Steady on: smart pointers are a very good method of handling resource management, but not the only one. I agree you will see very few raw pointers in well-written C++ code, but in my experience you don't see that many smart pointers either. There are plenty of perfectly exception-safe classes implemented using containers of raw pointers.
嗯,开销是一种情况。
共享指针向量将执行大量无关的复制,其中涉及在调整大小时创建新的智能指针、递增引用、递减引用等。 所有这些都可以通过指针容器来避免。
需要进行分析以确保容器操作是瓶颈:)
Well, overhead is one case.
A vector of shared pointers will do a lot of extraneous copying that involves creating a new smart pointer, incrementing a reference, decrementing a reference, etc on a resize. All of this is avoided with a pointer container.
Requires profiling to ensure the container operations are the bottleneck though :)
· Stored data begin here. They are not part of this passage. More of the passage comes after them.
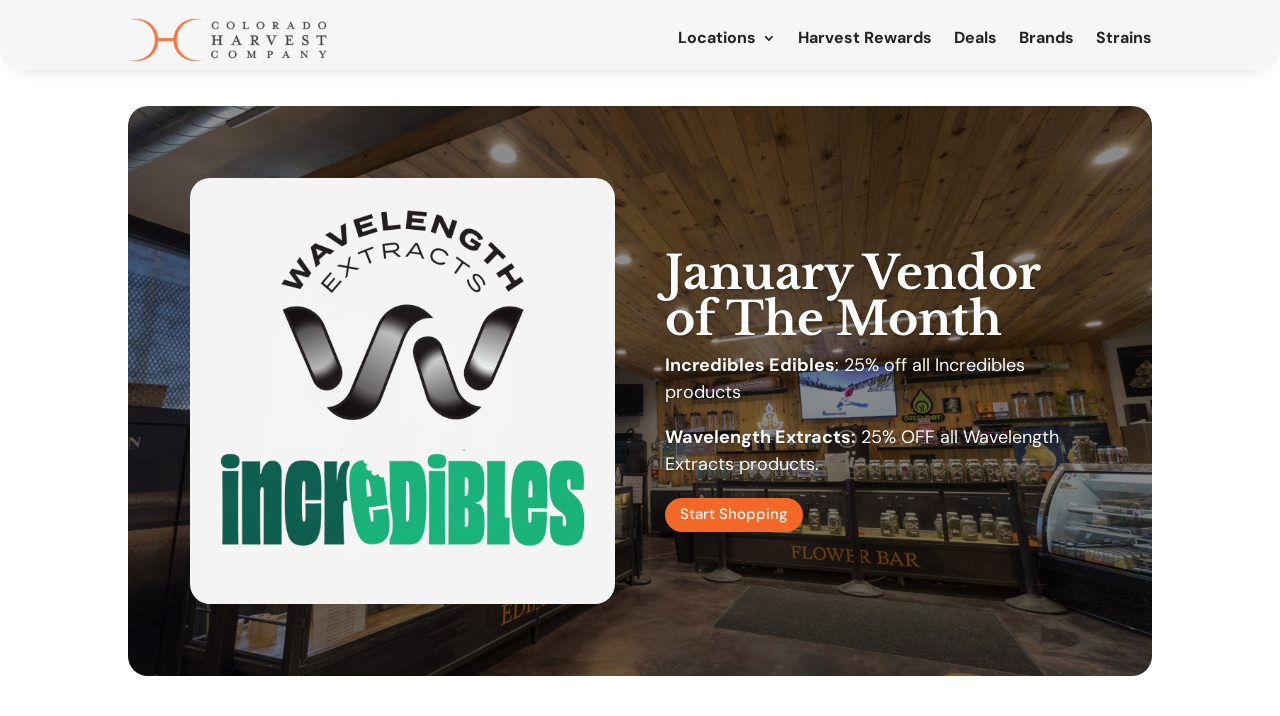

--- FILE ---
content_type: text/css
request_url: https://coloradoharvestcompany.com/wp-content/et-cache/260739/et-core-unified-260739.min.css?ver=1768582347
body_size: -312
content:
header.et-l.et-l--header{z-index:9999!important;position:relative!important}body,div{overflow:visible!important}.disable-lightbox a{pointer-events:none}.disable-lightbox .et_overlay{display:none!important}

--- FILE ---
content_type: text/css
request_url: https://coloradoharvestcompany.com/wp-content/et-cache/260739/et-core-unified-tb-260692-tb-260669-deferred-260739.min.css?ver=1768582347
body_size: 98
content:
.et-db #et-boc .et-l.et-l--footer .et_builder_inner_content{z-index:auto}.et-l--footer>.et_builder_inner_content>.et_pb_section.et_pb_section_0_tb_footer{background-color:var(--gcid-body-color)!important}.et_pb_section_0_tb_footer.et_pb_section{padding-top:20px;padding-bottom:0px}.et_pb_section_0_tb_footer{border-top-left-radius:20px;border-top-right-radius:20px;overflow:hidden}.et_pb_row_0_tb_footer.et_pb_row{padding-bottom:0px!important}.et_pb_image_0_tb_footer{text-align:left;margin-left:0}.et_pb_text_0_tb_footer,.et_pb_text_2_tb_footer,.et_pb_text_4_tb_footer{margin-bottom:10px!important;text-align:left}.et_pb_text_0_tb_footer .et_pb_text_inner,.et_pb_text_2_tb_footer .et_pb_text_inner,.et_pb_text_4_tb_footer .et_pb_text_inner{font-family:'Libre Baskerville',Georgia,"Times New Roman",serif;font-weight:700;color:#ffffff!important;font-size:20px}ul.et_pb_social_media_follow_0_tb_footer{margin-top:10px!important}.et_pb_social_media_follow_0_tb_footer li.et_pb_social_icon a.icon:before{color:var(--gcid-secondary-color)}.et_pb_text_1_tb_footer,.et_pb_text_3_tb_footer,.et_pb_text_5_tb_footer{text-align:left}.et_pb_text_1_tb_footer .et_pb_text_inner{font-family:'DM Sans',Helvetica,Arial,Lucida,sans-serif;font-weight:var(--et_global_body_font_weight);color:#ffffff!important}.et_pb_row_2_tb_footer{border-top-width:1px;border-top-color:var(--gcid-secondary-color);border-top-style:solid}.et_pb_text_3_tb_footer .et_pb_text_inner,.et_pb_text_5_tb_footer .et_pb_text_inner{color:#ffffff!important}.et_pb_text_6_tb_footer{margin-bottom:10px!important;text-align:center}.et_pb_text_6_tb_footer .et_pb_text_inner,.et_pb_text_7_tb_footer .et_pb_text_inner{color:#ffffff!important;font-size:13px}.et_pb_text_7_tb_footer{text-align:center}@media only screen and (max-width:767px){.et_pb_section_0_tb_footer.et_pb_section{padding-bottom:10px}.et_pb_row_0_tb_footer,.et_pb_pagebuilder_layout.single-post:not(.et-tb-has-body) #main-content .et_pb_row.et_pb_row_0_tb_footer,.et_pb_row_1_tb_footer,.et_pb_pagebuilder_layout.single-post:not(.et-tb-has-body) #main-content .et_pb_row.et_pb_row_1_tb_footer,.et_pb_row_2_tb_footer,.et_pb_pagebuilder_layout.single-post:not(.et-tb-has-body) #main-content .et_pb_row.et_pb_row_2_tb_footer{width:90%!important}.et_pb_text_0_tb_footer .et_pb_text_inner,.et_pb_text_2_tb_footer .et_pb_text_inner,.et_pb_text_4_tb_footer .et_pb_text_inner{font-size:22px}.et_pb_text_6_tb_footer .et_pb_text_inner,.et_pb_text_7_tb_footer .et_pb_text_inner{font-size:14px}}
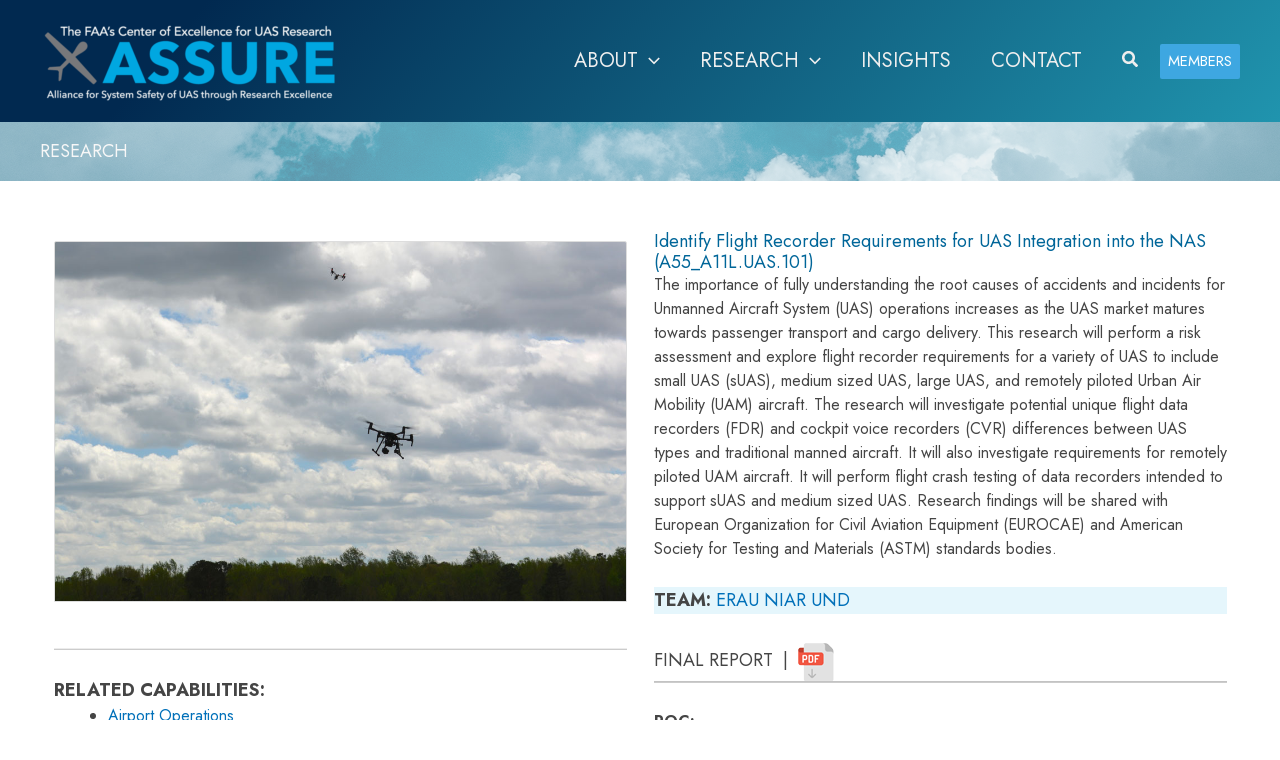

--- FILE ---
content_type: text/css
request_url: https://assureuas.com/wp-content/uploads/elementor/css/post-979.css?ver=1768417105
body_size: 767
content:
.elementor-979 .elementor-element.elementor-element-1648a52 > .elementor-background-overlay{background-image:url("https://www.assureuas.org/wp-content/uploads/2021/06/1920_12col_gASSURE_NAV_Drone_backdrop.png");background-position:bottom center;background-size:cover;opacity:1;transition:background 0.3s, border-radius 0.3s, opacity 0.3s;}.elementor-979 .elementor-element.elementor-element-1648a52 > .elementor-container{min-height:120px;}.elementor-979 .elementor-element.elementor-element-1648a52{transition:background 0.3s, border 0.3s, border-radius 0.3s, box-shadow 0.3s;margin-top:0px;margin-bottom:0px;padding:30px 0px 50px 0px;}.elementor-bc-flex-widget .elementor-979 .elementor-element.elementor-element-ea0277f.elementor-column .elementor-widget-wrap{align-items:center;}.elementor-979 .elementor-element.elementor-element-ea0277f.elementor-column.elementor-element[data-element_type="column"] > .elementor-widget-wrap.elementor-element-populated{align-content:center;align-items:center;}.elementor-widget-heading .elementor-heading-title{font-family:var( --e-global-typography-primary-font-family ), Sans-serif;font-weight:var( --e-global-typography-primary-font-weight );color:var( --e-global-color-primary );}.elementor-979 .elementor-element.elementor-element-61722d3{text-align:center;}.elementor-979 .elementor-element.elementor-element-61722d3 .elementor-heading-title{color:var( --e-global-color-secondary );}.elementor-bc-flex-widget .elementor-979 .elementor-element.elementor-element-b1061c7.elementor-column .elementor-widget-wrap{align-items:flex-start;}.elementor-979 .elementor-element.elementor-element-b1061c7.elementor-column.elementor-element[data-element_type="column"] > .elementor-widget-wrap.elementor-element-populated{align-content:flex-start;align-items:flex-start;}.elementor-widget-text-editor{font-family:var( --e-global-typography-text-font-family ), Sans-serif;font-size:var( --e-global-typography-text-font-size );font-weight:var( --e-global-typography-text-font-weight );line-height:var( --e-global-typography-text-line-height );color:var( --e-global-color-text );}.elementor-widget-text-editor.elementor-drop-cap-view-stacked .elementor-drop-cap{background-color:var( --e-global-color-primary );}.elementor-widget-text-editor.elementor-drop-cap-view-framed .elementor-drop-cap, .elementor-widget-text-editor.elementor-drop-cap-view-default .elementor-drop-cap{color:var( --e-global-color-primary );border-color:var( --e-global-color-primary );}.elementor-979 .elementor-element.elementor-element-5e30f67{text-align:start;font-family:"Jost", Sans-serif;font-size:18px;font-weight:400;line-height:1.8em;}@media(min-width:768px){.elementor-979 .elementor-element.elementor-element-ea0277f{width:35%;}.elementor-979 .elementor-element.elementor-element-b1061c7{width:20%;}.elementor-979 .elementor-element.elementor-element-4d23878{width:25%;}.elementor-979 .elementor-element.elementor-element-832fdbe{width:20%;}}@media(max-width:1024px){.elementor-widget-text-editor{font-size:var( --e-global-typography-text-font-size );line-height:var( --e-global-typography-text-line-height );}}@media(max-width:767px){.elementor-widget-text-editor{font-size:var( --e-global-typography-text-font-size );line-height:var( --e-global-typography-text-line-height );}}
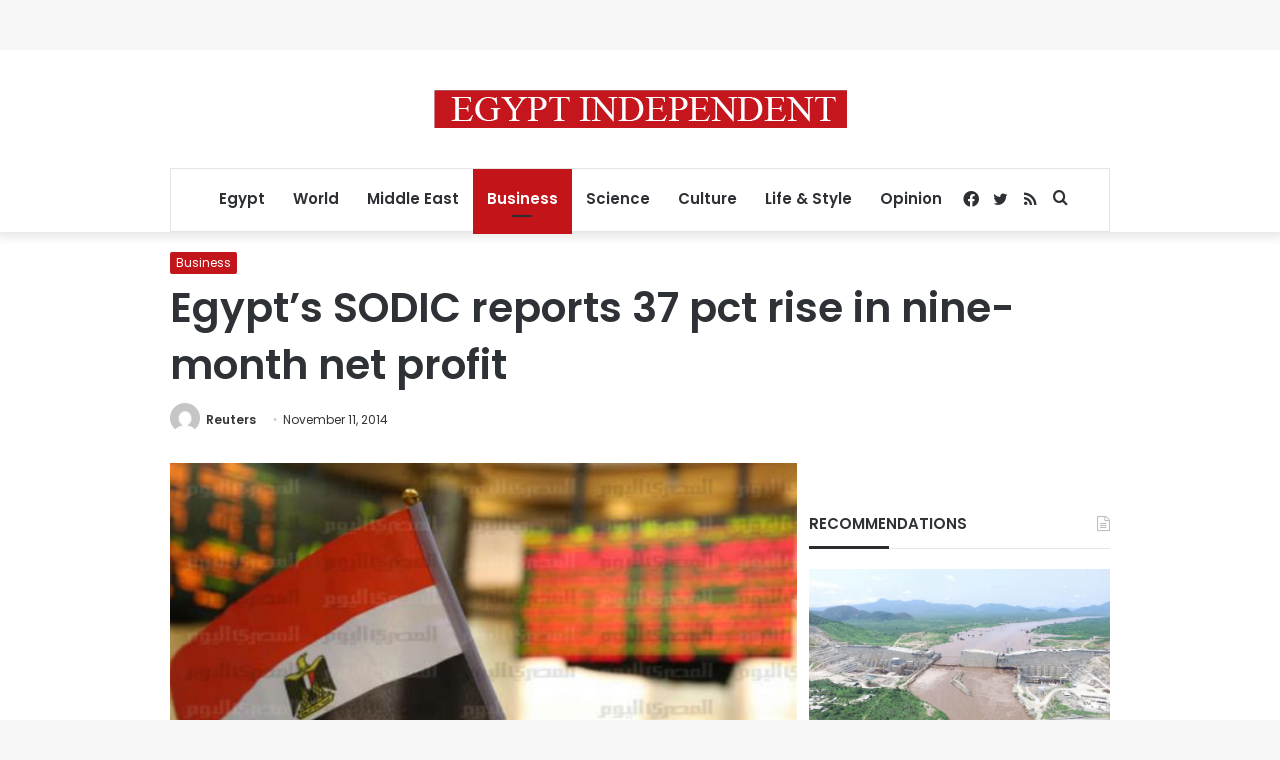

--- FILE ---
content_type: text/html; charset=utf-8
request_url: https://www.google.com/recaptcha/api2/aframe
body_size: 268
content:
<!DOCTYPE HTML><html><head><meta http-equiv="content-type" content="text/html; charset=UTF-8"></head><body><script nonce="zEiErD3LkiB_MSVC1_MlWw">/** Anti-fraud and anti-abuse applications only. See google.com/recaptcha */ try{var clients={'sodar':'https://pagead2.googlesyndication.com/pagead/sodar?'};window.addEventListener("message",function(a){try{if(a.source===window.parent){var b=JSON.parse(a.data);var c=clients[b['id']];if(c){var d=document.createElement('img');d.src=c+b['params']+'&rc='+(localStorage.getItem("rc::a")?sessionStorage.getItem("rc::b"):"");window.document.body.appendChild(d);sessionStorage.setItem("rc::e",parseInt(sessionStorage.getItem("rc::e")||0)+1);localStorage.setItem("rc::h",'1769088134794');}}}catch(b){}});window.parent.postMessage("_grecaptcha_ready", "*");}catch(b){}</script></body></html>

--- FILE ---
content_type: application/javascript; charset=utf-8
request_url: https://fundingchoicesmessages.google.com/f/AGSKWxVcxIfbf2BsC0ZDvLsZssylQb-1rThuQjUh6Rwhfw7F_r7Mks5xvb6bgInJ9J2CazIt6F6z5y0594c16M-W1q2HVSvKVwq53Sri_97uX0wiMksvWMDzq1gUE4zrExIrDKqiC0HmuYUx0uONty07lbV4lOh02oYFqWEc7oCTtCZoC_lcFO0hoN86NH5q/_/abm.asp?.zw/ads//adanalytics._advsetup./google-adsense-
body_size: -1287
content:
window['aad43653-ef9f-493d-b5e8-52188c63df11'] = true;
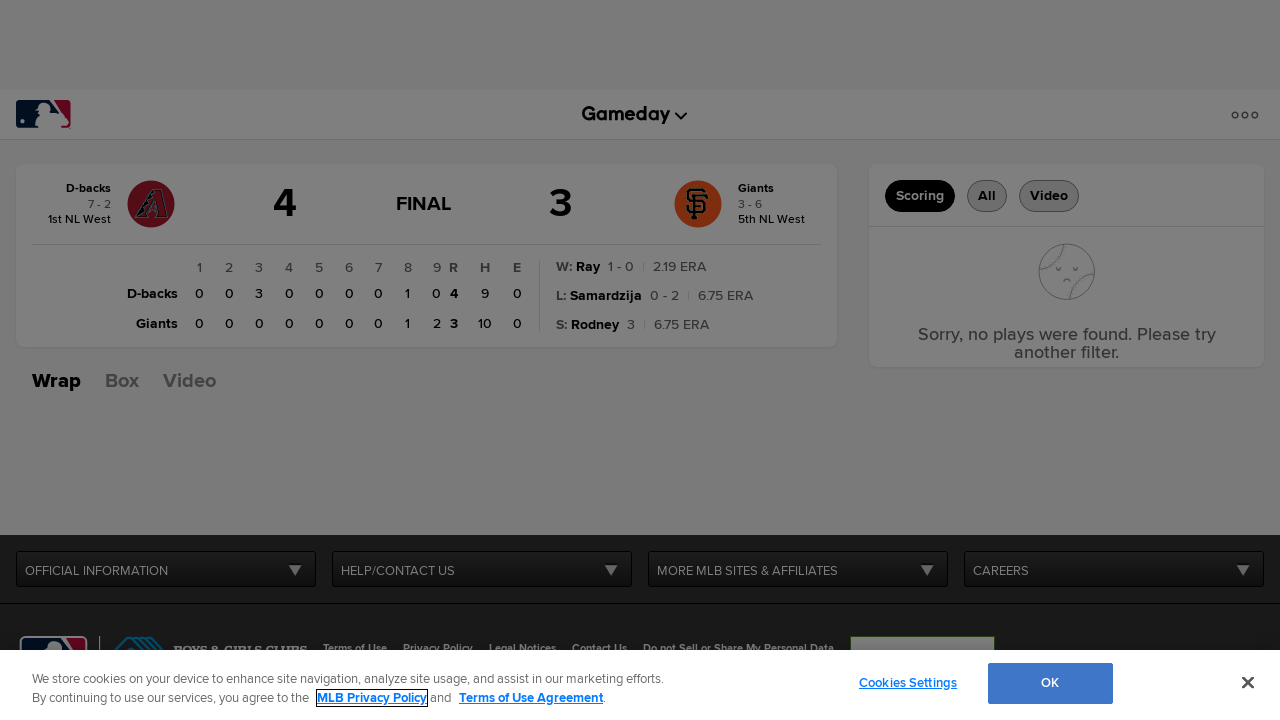

--- FILE ---
content_type: text/html; charset=utf-8
request_url: https://www.google.com/recaptcha/api2/aframe
body_size: 183
content:
<!DOCTYPE HTML><html><head><meta http-equiv="content-type" content="text/html; charset=UTF-8"></head><body><script nonce="r7Q-F7pmgzxhQjP8wzjRXA">/** Anti-fraud and anti-abuse applications only. See google.com/recaptcha */ try{var clients={'sodar':'https://pagead2.googlesyndication.com/pagead/sodar?'};window.addEventListener("message",function(a){try{if(a.source===window.parent){var b=JSON.parse(a.data);var c=clients[b['id']];if(c){var d=document.createElement('img');d.src=c+b['params']+'&rc='+(localStorage.getItem("rc::a")?sessionStorage.getItem("rc::b"):"");window.document.body.appendChild(d);sessionStorage.setItem("rc::e",parseInt(sessionStorage.getItem("rc::e")||0)+1);localStorage.setItem("rc::h",'1769297767099');}}}catch(b){}});window.parent.postMessage("_grecaptcha_ready", "*");}catch(b){}</script></body></html>

--- FILE ---
content_type: text/javascript; charset=utf-8
request_url: https://app.link/_r?sdk=web2.86.5&branch_key=key_live_bkvscqeDusZjTIJsWaQp9blcusf4W75N&callback=branch_callback__0
body_size: 72
content:
/**/ typeof branch_callback__0 === 'function' && branch_callback__0("1543753554518537688");

--- FILE ---
content_type: application/x-javascript;charset=utf-8
request_url: https://ans.mlb.com/id?d_visid_ver=3.0.0&d_fieldgroup=A&mcorgid=A65F776A5245B01B0A490D44%40AdobeOrg&mid=78501616592547707915278167951349776064&ts=1769297751337
body_size: -41
content:
{"mid":"78501616592547707915278167951349776064"}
Boost 指针容器对其所持有的资源具有严格的所有权。 std::vector> 拥有共同所有权。 这可能是有必要的,但如果不是,我会默认使用 boost::ptr_vector。 YMMV。
Boost pointer containers have strict ownership over the resources they hold. A std::vector<boost::shared_ptr<X>> has shared ownership. There are reasons why that may be necessary, but in case it isn't, I would default to boost::ptr_vector<X>. YMMV.